L'attentat a frappé les installations essentielles: six des huit conduites électriques ont été déchiquetées, les groupes de secours ont été endommagés par l'onde de pression. L'explosion de plusieurs milliers de degrés Celsius a provoqué un océan de flammes, qui a gagné les véhicules garés et les isolations en plastique des conduites d'alimentation.

Très vite, le réseau de sprinkleurs n'a plus fonctionné en raison de l'absence de courant. Gaz et fumées ont envahi les cages d'ascenseurs et les escaliers jusqu'à l'hôtel Vista et à la tour nord. L'immeuble était plongé dans l'obscurité du fait de la destruction de l'alimentation électrique. Il est presque miraculeux que 1 045 personnes seulement aient été blessées en s'enfuyant de l'immeuble.

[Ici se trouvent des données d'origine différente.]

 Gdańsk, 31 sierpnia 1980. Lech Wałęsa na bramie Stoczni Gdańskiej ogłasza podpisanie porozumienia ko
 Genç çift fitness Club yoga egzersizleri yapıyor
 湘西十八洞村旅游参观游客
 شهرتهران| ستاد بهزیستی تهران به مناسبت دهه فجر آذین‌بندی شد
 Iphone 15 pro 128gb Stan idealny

Il fallait jusqu'à trois heures pour parvenir à l'air libre, par les escaliers pleins d'une épaisse fumée. Un sauvetage par les ascenseurs des bâtiments sans fumée n'était pas possible: par peur que l'eau d'extinction cause des courts-circuits et que le gaz échappé des canalisations éclatées s'enflamme, les pompiers avaient débranché les deux conduites électriques encore intactes.

L'évacuation des bâtiments a constitué un grand défi pour la discipline de tous, car il n'y avait pas de plan d'évacuation.

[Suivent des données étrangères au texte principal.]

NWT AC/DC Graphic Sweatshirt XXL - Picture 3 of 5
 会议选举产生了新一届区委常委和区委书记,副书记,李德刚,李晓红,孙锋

>>> Pour en savoir plus, lire le rapport du Département de la Sécurité intérieure des États-Unis.

Bien que les charges d'explosifs aient été amorcées au niveau des fondations, il n'y a eu, à aucun moment, risque d'effondrement. La structure du bâtiment repose sur des centaines de pieux en acier enfoncés dans le schiste. La situation ne serait devenue critique que si plusieurs dizaines de pieux avaient été détruites. 

Pourtant, les autorités ont fait fermer provisoirement les bâtiments jusqu'à ce que la stabilité de la structure puisse être contrôlée. Cette opération a exigé plus d'une semaine et causé, en fait, les sinistres les plus lourds en raison de l'interruption de l'exploitation.

L'offre de bureaux disponibles étant à l'époque excédentaire à New York, la recherche de locaux provisoires a été facilitée, et le dommage a ainsi été limité. Toutefois, les locataires ayant pour la plupart une activité internationale et étant tributaires des systèmes de télécommunication ultramodernes, ils ne pouvaient exercer pleinement leur activité.

Prévenir les sinistres

Les experts en matière de lutte contre le terrorisme ont souligné aussitôt après l'attentat qu'"il ne peut exister de mesures de protection spécifique contre le terrorisme, parce que celles-ci sont impraticables". Il faut donc prendre des mesures au niveau de la construction, de la technique et de l'organisation, qui soient susceptibles de limiter les dégâts autant que possible.

Voici quelques exemples :

Mesures au niveau de la construction :

  • réduction de la dimension de zones encloisonnées par des parois coupe-feu ;
  • installation de systèmes d'alimentation et de dispositifs de sécurité dans les diverses zones coupe-feu, par exemple groupes électriques de secours sur le toit et dans la cave;
  • décentralisation des bureaux.

Mesures techniques :

  • installation de systèmes sécurité supplémentaires ;
  • aménagement d'étages intermédiaires et d'escaliers de secours comme zones de sauvetage à l'abri des fumées en installant des groupes de surpression;
  • mise hors circuit de l'installation de climatisation en cas d'incendie (les gaines d'aération sont fermées par des clapets qui empêchent la propagation de la fumée et des vapeurs toxiques) ;
  • mise en place d'un réseau de sprinkleurs dans tous les locaux;
  • installation d' avertisseurs d'incendie, notamment dans les conduites de câbles de plusieurs kilomètres de longueur.

Mesures au niveau de l'organisation :

  • fermeture des garages souterrains à l'usage public;
  • maintenance régulière des équipements de secours et formation du personnel pour le maniement de ces équipements;
  • plan d'urgence, en particulier réservation de bureaux auprès d'agences immobilières spécialisées;
  • désignation et formation de personnes chargées de la sécurité.